(Items on scene geometry)
— START —

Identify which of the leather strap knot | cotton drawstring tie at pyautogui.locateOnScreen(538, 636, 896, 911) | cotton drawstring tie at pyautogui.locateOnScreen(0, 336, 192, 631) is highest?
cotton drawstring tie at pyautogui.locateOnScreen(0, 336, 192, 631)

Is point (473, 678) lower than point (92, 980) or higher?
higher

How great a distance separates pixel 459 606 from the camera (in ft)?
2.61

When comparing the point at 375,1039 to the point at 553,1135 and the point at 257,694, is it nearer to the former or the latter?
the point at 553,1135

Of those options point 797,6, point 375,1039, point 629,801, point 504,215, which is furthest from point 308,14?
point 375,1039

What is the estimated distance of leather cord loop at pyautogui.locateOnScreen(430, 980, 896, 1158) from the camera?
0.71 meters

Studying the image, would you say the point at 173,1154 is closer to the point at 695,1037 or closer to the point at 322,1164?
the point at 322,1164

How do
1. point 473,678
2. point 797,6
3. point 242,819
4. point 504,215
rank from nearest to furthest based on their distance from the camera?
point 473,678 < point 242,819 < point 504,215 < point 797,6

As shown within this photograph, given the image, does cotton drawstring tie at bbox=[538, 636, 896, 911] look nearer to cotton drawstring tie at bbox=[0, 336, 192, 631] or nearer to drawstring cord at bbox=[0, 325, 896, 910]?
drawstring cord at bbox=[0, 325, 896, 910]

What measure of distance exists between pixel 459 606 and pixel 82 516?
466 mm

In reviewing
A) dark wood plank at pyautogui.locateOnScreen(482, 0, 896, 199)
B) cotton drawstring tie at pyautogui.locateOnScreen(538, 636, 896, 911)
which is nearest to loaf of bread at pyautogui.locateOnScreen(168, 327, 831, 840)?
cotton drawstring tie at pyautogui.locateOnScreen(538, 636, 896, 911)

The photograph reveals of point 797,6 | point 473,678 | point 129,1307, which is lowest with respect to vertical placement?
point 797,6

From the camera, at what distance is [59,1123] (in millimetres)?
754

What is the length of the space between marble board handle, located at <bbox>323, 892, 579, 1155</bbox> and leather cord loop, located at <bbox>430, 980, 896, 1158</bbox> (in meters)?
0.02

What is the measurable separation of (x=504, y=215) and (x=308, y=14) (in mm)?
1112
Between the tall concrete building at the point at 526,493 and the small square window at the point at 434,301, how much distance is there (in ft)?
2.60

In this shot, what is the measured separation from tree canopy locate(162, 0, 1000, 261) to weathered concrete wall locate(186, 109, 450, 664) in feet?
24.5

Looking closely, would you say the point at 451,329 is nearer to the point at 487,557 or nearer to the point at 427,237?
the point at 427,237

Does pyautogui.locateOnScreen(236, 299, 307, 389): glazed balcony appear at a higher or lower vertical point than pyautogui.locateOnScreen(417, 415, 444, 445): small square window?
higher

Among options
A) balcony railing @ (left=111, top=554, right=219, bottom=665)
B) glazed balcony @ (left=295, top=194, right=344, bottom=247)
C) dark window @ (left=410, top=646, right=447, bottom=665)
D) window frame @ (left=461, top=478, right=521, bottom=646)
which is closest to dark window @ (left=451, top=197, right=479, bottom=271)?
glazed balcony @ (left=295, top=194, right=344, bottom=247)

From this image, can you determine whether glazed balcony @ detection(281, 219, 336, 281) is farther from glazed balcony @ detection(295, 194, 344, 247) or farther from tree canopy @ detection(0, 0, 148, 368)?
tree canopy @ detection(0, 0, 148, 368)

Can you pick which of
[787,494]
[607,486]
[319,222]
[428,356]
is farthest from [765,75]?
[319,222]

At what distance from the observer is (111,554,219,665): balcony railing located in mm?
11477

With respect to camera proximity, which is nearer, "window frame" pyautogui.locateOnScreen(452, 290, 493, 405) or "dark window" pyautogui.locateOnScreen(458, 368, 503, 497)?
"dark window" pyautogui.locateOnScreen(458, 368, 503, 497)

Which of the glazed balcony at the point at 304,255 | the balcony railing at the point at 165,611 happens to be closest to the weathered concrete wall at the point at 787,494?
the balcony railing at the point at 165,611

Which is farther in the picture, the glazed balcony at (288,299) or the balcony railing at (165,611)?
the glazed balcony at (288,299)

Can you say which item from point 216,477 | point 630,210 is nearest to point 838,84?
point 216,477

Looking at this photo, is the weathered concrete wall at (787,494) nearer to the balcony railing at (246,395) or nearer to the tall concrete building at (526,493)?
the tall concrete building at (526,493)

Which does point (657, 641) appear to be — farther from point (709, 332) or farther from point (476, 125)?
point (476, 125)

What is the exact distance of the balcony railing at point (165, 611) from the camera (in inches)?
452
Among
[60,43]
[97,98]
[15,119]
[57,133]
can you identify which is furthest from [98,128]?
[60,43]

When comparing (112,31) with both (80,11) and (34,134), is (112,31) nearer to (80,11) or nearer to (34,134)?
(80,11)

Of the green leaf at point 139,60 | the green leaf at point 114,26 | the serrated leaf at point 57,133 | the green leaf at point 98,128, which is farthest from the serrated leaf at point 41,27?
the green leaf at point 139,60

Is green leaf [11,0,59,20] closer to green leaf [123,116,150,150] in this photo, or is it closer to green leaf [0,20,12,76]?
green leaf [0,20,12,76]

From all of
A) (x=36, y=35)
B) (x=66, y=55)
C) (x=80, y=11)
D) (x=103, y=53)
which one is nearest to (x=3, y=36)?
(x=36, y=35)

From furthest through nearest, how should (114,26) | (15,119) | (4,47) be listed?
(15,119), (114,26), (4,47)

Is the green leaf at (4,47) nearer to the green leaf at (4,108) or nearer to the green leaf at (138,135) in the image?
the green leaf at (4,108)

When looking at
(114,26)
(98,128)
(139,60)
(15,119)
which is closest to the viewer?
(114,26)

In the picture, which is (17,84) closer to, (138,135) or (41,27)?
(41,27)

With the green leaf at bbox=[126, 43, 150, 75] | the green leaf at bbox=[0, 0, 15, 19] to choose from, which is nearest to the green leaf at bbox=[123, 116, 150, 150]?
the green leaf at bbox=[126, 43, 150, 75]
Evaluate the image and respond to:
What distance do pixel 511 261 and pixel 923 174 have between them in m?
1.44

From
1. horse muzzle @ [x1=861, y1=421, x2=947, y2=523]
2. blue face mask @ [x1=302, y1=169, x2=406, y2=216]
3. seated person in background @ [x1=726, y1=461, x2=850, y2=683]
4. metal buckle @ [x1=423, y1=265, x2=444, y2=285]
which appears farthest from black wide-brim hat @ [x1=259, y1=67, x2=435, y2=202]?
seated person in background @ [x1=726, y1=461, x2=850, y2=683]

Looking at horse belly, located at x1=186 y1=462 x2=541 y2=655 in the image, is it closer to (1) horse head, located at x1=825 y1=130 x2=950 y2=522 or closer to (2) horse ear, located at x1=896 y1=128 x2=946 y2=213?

— END —

Reproduce verbatim the lines from the one containing "Is green leaf" through the one containing "(15,119), (114,26), (4,47)", including both of those lines.

**Solution to this exercise:**
Is green leaf [11,0,59,20] closer to green leaf [123,116,150,150] in this photo, or is it closer to green leaf [0,20,12,76]?
green leaf [0,20,12,76]

From all of
A) (x=36, y=35)
B) (x=66, y=55)
C) (x=80, y=11)
D) (x=103, y=53)
which one is nearest to (x=3, y=36)?
(x=36, y=35)

From furthest through nearest, how should (114,26) | (15,119) | (4,47) be listed?
(15,119), (114,26), (4,47)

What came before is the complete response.